A proteogenomic approach offers the deepest and broadest view of what happens into a cancer cell

Dr. Eduard Porta, group leader of the Josep Carreras Leukaemia Research Institute, together with researchers from the Clinical Proteomic Tumor Analysis Consortium, describes in a recent study in the journal Cell how DNA alterations in cancer driver genes translate into specific malfunctions in the cell’s machinery, leading to its oncogenic transformation.
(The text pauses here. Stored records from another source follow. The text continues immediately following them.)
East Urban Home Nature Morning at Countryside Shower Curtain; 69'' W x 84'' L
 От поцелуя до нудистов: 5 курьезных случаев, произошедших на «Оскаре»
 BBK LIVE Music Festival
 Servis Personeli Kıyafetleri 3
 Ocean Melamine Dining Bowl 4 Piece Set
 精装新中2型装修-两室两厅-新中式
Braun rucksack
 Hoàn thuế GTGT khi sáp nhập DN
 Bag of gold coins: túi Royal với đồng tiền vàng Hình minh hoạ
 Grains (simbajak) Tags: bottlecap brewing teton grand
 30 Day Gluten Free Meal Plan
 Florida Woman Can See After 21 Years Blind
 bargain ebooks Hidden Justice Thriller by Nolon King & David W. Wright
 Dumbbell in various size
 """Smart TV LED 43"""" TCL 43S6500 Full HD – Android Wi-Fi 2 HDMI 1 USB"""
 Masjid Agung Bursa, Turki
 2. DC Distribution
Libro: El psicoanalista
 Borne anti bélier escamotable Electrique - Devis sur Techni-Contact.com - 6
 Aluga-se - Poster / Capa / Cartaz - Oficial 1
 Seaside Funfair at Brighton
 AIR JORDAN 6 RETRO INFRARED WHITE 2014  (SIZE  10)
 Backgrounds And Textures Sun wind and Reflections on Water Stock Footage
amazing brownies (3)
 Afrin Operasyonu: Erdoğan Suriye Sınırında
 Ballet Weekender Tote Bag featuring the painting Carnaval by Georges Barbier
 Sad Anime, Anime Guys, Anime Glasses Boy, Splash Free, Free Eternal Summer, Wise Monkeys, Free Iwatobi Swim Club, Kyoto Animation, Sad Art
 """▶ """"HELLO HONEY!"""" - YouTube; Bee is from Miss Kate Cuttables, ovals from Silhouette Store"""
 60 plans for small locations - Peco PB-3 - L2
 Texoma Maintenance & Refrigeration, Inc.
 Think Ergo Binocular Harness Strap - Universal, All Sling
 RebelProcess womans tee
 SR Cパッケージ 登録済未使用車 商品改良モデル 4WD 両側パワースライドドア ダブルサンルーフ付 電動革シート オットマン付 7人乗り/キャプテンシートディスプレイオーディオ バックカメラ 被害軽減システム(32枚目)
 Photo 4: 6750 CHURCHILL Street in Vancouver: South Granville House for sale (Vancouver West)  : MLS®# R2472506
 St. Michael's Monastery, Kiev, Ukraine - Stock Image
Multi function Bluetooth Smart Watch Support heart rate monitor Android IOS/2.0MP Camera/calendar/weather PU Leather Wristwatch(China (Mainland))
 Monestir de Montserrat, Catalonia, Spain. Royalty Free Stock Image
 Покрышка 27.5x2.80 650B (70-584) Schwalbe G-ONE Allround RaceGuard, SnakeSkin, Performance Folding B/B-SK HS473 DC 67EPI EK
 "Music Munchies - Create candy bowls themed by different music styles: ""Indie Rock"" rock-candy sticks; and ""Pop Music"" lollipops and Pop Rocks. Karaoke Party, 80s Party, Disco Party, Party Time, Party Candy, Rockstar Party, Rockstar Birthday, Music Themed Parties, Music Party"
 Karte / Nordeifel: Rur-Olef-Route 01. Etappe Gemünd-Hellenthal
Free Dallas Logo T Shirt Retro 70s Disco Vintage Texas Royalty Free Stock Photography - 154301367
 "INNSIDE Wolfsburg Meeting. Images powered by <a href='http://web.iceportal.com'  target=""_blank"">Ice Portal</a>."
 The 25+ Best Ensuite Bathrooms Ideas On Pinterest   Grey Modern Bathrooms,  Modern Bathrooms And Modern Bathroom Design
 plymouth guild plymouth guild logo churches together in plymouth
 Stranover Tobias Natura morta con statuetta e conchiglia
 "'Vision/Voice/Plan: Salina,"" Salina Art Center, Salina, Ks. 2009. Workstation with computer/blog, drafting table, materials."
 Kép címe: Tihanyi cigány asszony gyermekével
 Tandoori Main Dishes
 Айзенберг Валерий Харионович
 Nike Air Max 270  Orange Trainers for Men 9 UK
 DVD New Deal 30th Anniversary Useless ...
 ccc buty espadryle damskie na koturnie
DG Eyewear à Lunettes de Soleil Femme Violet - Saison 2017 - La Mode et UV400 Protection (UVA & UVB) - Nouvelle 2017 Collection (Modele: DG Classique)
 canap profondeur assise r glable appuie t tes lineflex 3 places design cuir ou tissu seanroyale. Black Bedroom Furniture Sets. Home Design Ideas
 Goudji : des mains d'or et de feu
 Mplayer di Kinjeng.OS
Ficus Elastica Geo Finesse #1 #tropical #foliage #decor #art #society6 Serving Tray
A proteogenomic approach offers the deepest and broadest view of what happens into a cancer cell
A proteogenomic approach offers the deepest and broadest view of what happens into a cancer cell

The integration of genomics -gene variations-, proteomics -abundance of proteins- and phosphoproteomics -proteins’ activation state- offers for the first time a specific view of how genetic alterations of cancer genes pave the way to cell malignancy. In a set of four publications at the topmost research journal “Cell” and its cancer-focused outlet “Cancer Cell”, researchers from the Clinical Proteomic Tumor Analysis Consortium (CPTAC) describe how DNA alterations in cancer driver genes translate into specific malfunctions in the cell’s machinery, leading to its oncogenic transformation and related outcomes. Dr. Eduard Porta, leader of the Cancer Immunogenomics lab at the Josep Carreras Leukaemia Research Institute, a CERCA center of the Catalan Government, signs two of the papers published today, as coauthor.

Cancer cells behave very badly. For decades, scientists have been trying to understand the whys and hows of this behavior and described thousands of DNA alterations affecting key genes contributing to cancer onset and progression. The rationale was that those cancer genes translated into proteins controlling important aspects of the inner working of the cell that, when altered, could trigger the Hallmarks of Cancer: the tipping points a cell must undergo to become a cancer cell. But cells are much more complicated than genes producing proteins. That’s why the CPTAC consortium moved from genomics to functional proteomics and compared 1065 genomes from 10 different cancer types, to find what is common across all of them in terms of mutations, gene expression and protein interactions. Their findings will set the foundation for the deep understanding of cancer in the coming years and help develop new therapeutic strategies based on the functional havoc inside cancer cells.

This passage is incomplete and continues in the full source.